Designs and Anthropologies provides an essential field guide to the twin terms of its title, along with the now fevered zone of exchange between them. Richly varied and always insightful, its chapters combine into a plural account of aspiration and critique, with an occasional dash of disagreement to keep things lively. Or as the Post-it Note would read: must read!--Peter Redfield, author of Life in Crisis: The Ethical Journey of Doctors Without Borders
Description
The chapters in this captivating volume demonstrate the importance and power of design and the ubiquitous and forceful effects it has on human life within the study of anthropology. The scholars explore the interactions between anthropology and design through a cross-disciplinary approach, and while their approaches vary in how they specifically consider design, they are all centered around the design-and-anthropology relationship.
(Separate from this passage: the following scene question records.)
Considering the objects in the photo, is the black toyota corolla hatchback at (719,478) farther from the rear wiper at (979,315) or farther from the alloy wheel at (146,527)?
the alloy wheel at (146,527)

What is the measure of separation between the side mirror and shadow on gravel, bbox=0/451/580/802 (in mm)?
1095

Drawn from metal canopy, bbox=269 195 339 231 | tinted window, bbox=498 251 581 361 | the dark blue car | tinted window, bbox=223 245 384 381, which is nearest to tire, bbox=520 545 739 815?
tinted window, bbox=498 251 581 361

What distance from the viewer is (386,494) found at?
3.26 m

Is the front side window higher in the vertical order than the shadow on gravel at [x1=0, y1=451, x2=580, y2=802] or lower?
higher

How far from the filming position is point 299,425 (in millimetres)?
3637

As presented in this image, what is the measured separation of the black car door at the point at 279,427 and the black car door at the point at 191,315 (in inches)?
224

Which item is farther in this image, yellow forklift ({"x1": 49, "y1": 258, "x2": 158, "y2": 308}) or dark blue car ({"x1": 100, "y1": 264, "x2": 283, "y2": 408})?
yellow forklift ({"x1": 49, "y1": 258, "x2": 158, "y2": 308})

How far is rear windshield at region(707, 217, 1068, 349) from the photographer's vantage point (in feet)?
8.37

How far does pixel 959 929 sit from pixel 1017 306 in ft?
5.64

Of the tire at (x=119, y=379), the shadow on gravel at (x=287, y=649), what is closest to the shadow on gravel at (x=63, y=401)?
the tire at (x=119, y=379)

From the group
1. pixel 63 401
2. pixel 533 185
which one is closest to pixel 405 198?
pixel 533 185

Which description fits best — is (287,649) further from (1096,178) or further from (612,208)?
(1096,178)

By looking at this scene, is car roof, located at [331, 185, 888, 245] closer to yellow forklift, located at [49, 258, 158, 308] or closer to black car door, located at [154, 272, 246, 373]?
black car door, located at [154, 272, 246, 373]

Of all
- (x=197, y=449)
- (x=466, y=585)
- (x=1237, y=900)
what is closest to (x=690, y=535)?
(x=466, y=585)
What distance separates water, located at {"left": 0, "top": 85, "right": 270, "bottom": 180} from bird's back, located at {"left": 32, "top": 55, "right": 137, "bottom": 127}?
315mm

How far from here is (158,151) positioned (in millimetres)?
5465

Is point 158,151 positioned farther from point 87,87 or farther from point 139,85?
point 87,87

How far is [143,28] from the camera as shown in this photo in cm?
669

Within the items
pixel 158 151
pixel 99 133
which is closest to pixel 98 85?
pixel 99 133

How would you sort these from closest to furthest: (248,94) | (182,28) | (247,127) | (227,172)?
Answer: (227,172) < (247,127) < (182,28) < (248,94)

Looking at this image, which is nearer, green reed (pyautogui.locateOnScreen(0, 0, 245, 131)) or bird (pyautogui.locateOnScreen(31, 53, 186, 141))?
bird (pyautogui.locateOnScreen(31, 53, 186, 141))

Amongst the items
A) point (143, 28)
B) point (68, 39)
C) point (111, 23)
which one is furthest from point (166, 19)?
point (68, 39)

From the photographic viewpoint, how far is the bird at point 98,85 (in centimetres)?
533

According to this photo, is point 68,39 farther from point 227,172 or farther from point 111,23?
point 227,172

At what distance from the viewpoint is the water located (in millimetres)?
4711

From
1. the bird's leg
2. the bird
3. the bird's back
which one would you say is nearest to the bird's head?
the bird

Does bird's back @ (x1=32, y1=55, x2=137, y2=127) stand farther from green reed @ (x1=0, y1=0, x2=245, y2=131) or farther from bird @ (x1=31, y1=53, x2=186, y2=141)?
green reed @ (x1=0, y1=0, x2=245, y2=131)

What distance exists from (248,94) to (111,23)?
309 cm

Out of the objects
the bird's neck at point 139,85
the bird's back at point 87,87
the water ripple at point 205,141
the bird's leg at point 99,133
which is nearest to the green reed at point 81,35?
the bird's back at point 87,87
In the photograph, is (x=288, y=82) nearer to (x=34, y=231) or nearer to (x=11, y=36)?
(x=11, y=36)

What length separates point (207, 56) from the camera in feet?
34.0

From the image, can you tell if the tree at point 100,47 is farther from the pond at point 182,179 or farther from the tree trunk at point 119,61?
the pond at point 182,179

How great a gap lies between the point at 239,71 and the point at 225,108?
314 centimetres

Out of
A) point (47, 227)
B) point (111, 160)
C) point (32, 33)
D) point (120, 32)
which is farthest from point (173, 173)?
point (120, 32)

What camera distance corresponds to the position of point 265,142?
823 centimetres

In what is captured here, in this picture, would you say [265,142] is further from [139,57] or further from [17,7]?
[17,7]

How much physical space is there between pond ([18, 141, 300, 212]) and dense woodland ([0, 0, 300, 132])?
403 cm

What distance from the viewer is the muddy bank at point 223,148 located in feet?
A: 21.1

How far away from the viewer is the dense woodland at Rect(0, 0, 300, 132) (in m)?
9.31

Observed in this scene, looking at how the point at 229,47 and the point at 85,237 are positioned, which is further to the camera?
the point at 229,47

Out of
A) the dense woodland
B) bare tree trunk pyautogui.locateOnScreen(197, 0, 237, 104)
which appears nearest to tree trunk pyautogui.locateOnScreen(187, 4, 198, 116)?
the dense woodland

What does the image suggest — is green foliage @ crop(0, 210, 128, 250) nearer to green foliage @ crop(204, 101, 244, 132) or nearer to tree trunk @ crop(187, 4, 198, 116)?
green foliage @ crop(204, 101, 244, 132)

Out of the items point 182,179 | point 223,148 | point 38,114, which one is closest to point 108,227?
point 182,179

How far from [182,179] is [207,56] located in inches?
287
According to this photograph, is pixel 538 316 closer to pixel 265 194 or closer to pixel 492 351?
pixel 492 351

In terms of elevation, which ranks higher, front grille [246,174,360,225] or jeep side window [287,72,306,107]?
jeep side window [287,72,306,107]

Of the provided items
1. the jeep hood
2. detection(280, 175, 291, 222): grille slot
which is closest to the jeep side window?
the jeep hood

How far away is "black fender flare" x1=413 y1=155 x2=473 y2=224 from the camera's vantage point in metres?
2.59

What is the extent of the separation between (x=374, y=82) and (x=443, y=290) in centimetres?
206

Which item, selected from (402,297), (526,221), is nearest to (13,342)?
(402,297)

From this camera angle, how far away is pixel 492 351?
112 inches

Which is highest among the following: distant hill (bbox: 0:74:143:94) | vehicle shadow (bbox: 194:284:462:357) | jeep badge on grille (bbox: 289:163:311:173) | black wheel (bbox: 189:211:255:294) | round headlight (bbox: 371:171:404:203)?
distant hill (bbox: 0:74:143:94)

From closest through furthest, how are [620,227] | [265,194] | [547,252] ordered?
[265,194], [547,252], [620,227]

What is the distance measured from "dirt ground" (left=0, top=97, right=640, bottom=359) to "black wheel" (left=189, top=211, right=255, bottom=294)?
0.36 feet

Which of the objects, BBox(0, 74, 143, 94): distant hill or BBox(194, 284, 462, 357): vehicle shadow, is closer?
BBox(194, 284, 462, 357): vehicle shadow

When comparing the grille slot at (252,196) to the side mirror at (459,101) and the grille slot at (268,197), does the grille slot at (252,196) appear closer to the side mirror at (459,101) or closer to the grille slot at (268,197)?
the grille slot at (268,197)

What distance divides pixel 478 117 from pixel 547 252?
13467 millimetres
The chapters look at anthropology for design, in which anthropological methods and concepts are mobilized in the design process; anthropology of design, in which design is positioned as an object of ethnographic inquiry and critique; and design for anthropology, in which anthropologists borrow concepts and practices from design to enhance traditional ethnographic forms. Collectively, the chapters argue that bringing design and anthropology together can transform both fields in more than one way and that to tease out the implications of using design to reimagine ethnography—and of using ethnography to reimagine design—we need to consider the historical specificity of their entanglements.